**What the task asks:** Your task is to filter the entries and copy every line containing the string "vote".

◆ ◆ ◆ ◆ ◆

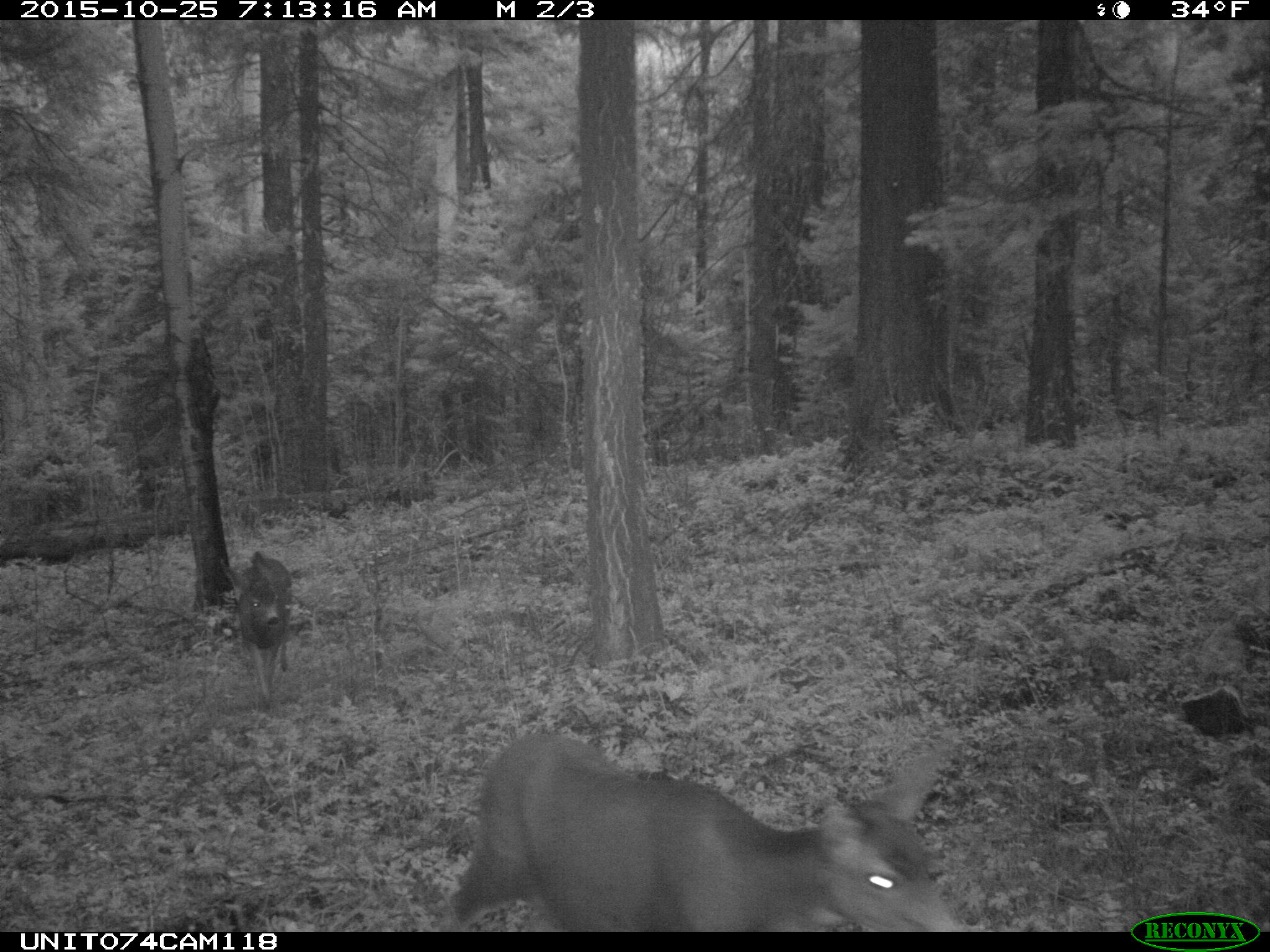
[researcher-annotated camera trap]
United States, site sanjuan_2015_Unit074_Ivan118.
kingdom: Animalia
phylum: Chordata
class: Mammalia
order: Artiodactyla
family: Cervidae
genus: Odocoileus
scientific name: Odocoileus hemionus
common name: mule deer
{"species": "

◆ ◆ ◆ ◆ ◆

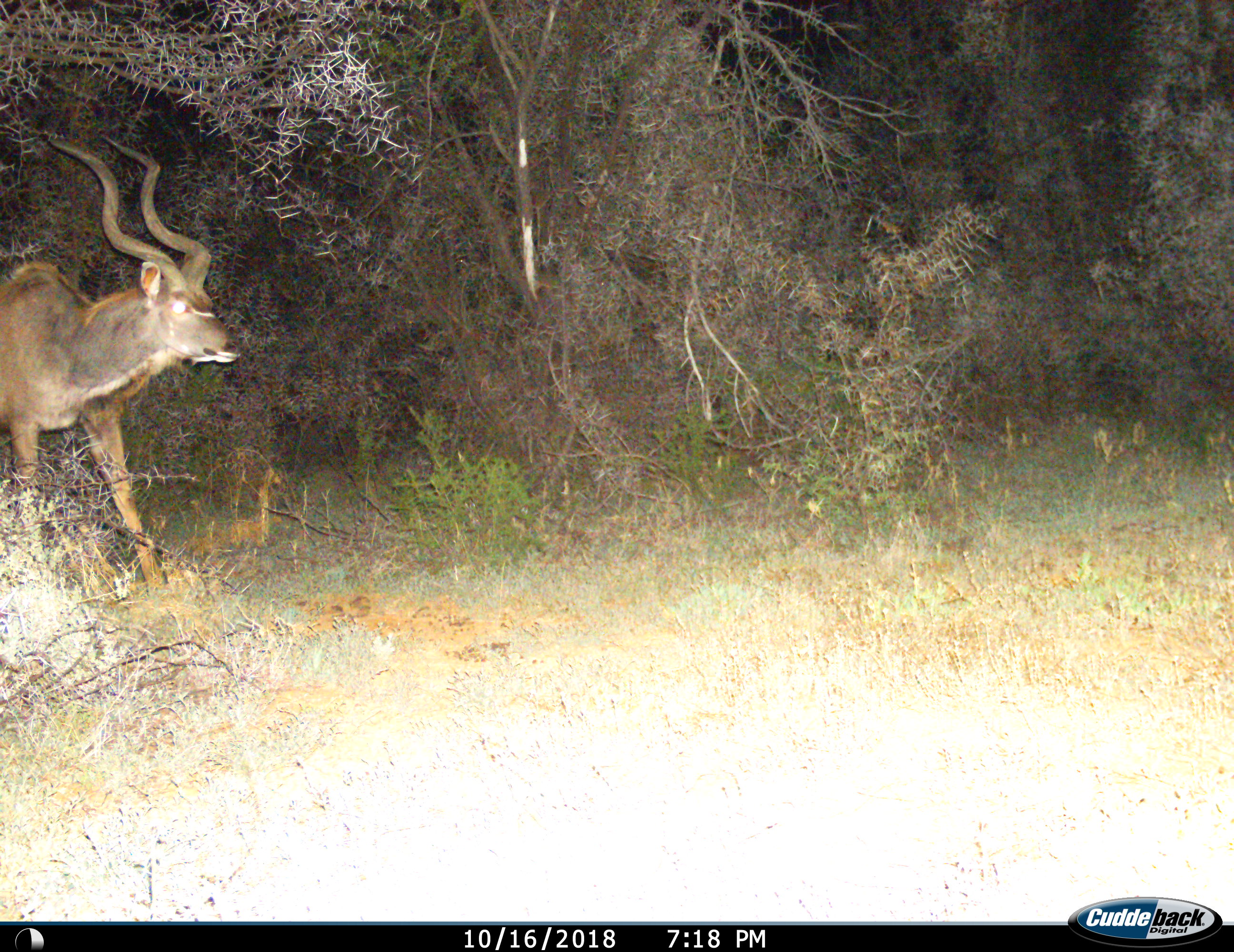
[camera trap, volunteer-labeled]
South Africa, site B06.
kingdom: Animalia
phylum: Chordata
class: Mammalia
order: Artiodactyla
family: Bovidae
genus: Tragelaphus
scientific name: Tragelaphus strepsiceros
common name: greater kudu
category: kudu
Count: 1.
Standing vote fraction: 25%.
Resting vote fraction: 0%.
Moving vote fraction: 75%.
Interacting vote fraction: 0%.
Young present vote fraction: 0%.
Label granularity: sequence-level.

◆ ◆ ◆ ◆ ◆

**Completed exercise:**
Standing vote fraction: 25%.
Resting vote fraction: 0%.
Moving vote fraction: 75%.
Interacting vote fraction: 0%.
Young present vote fraction: 0%.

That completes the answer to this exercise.